Objective: To describe the distribution of mRNA that codes for 9 subtypes of adrenergic receptors in the digestive tract of dairy cows.
Sample population: Fresh full-thickness wall specimens from the abomasum (fundus, corpus, and antrum), ileum, cecum, proximal loop of ascending colon, and 4 locations of the spiral colon collected from 10 healthy cows at slaughter.
Procedure: Concentrations of mRNA that code for 9 subtypes of adrenergic receptors in the bovine gastrointestinal tract (alpha1A, alpha1B, alpha1D, alpha2AD, alpha2B, alpha2C beta1, beta2, and beta3) were measured by use of a quantitative real-time reverse transcription-polymerase chain reaction assay. Results were reported in relation to mRNA expression of the housekeeping gene glyceraldehyde phosphate dehydrogenase (GAPDH).
Results: Mean mRNA contents of adrenergic receptors in the bovine digestive tract were low (range, 0.00006% to 5.04% of GAPDH). Distribution of receptor subtypes was similar in all tissues, with lowest expression of alpha1D receptors, followed by alpha2B, alpha2C, beta3, alpha1B, alpha1A, beta1, and beta2 in the abomasum, whereas alpha2AD and beta2 in the intestines were highest. In comparison with the intestines, relative concentrations of mRNA for receptors beta2 and beta3 were significantly lower in the abomasum.

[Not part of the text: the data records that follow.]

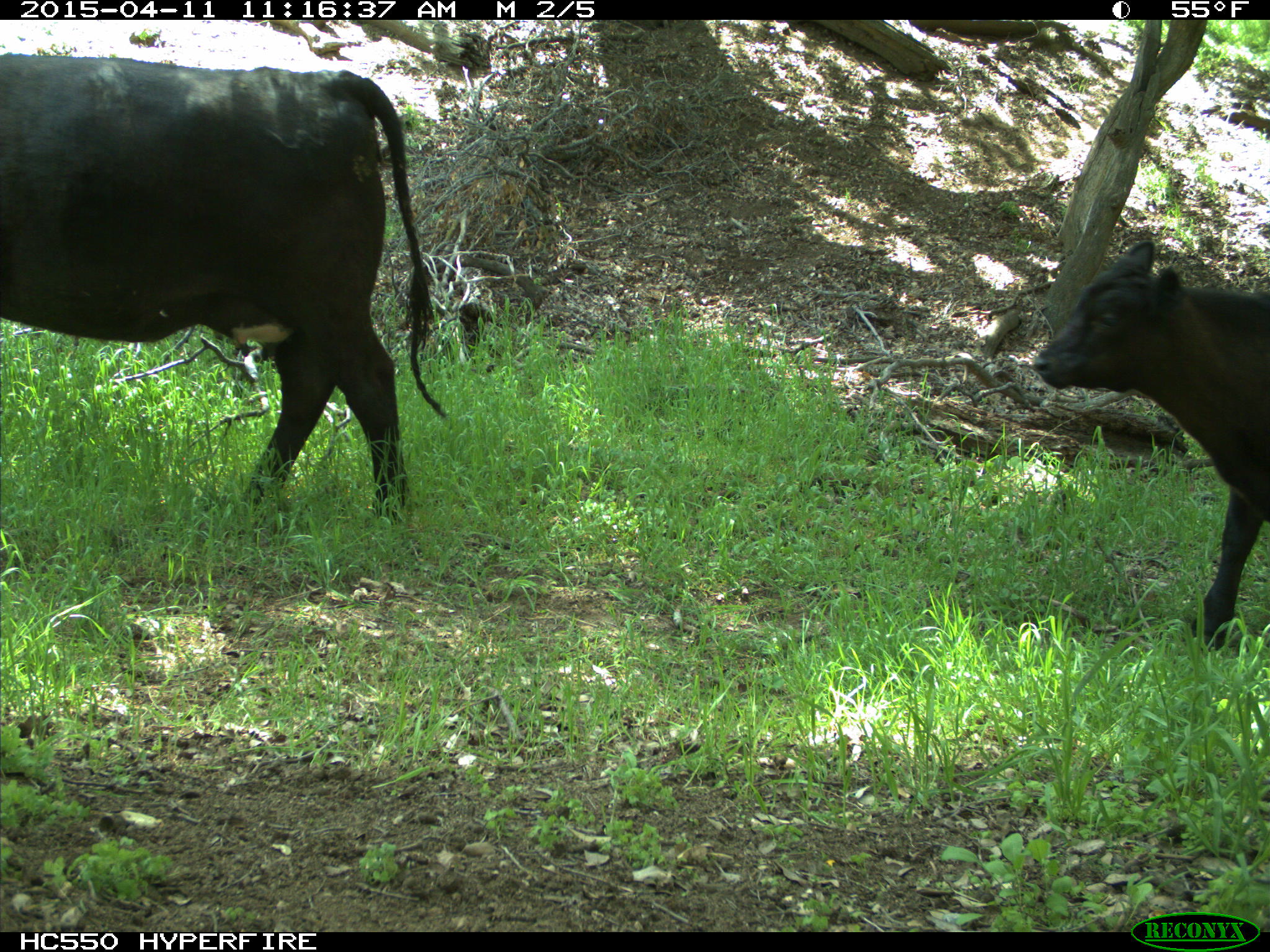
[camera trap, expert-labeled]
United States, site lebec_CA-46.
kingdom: Animalia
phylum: Chordata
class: Mammalia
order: Artiodactyla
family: Bovidae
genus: Bos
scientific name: Bos taurus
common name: domestic cow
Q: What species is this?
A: Bos taurus (domestic cow).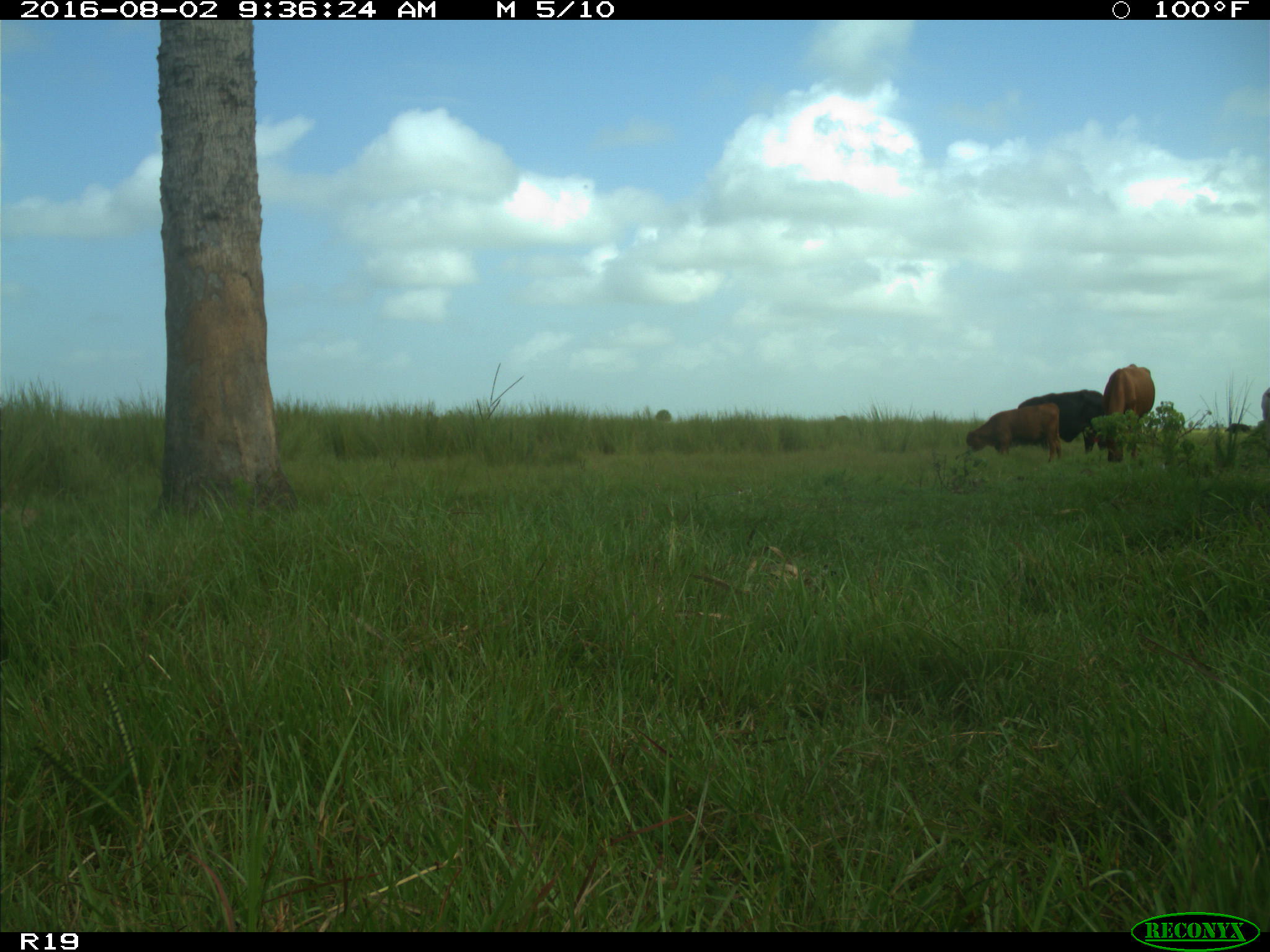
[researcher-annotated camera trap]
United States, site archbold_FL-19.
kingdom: Animalia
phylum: Chordata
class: Mammalia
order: Artiodactyla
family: Bovidae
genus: Bos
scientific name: Bos taurus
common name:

Conclusions and clinical relevance: Relative concentrations of mRNA that code for adrenergic receptors differed among receptor subtypes and among locations in the bovine gastrointestinal tract. Comparison of these values established in healthy cattle with results for cows with motility disorders, such as abomasal displacement and cecal dilatation, may lead to improved therapeutic or prophylactic approaches for these diseases.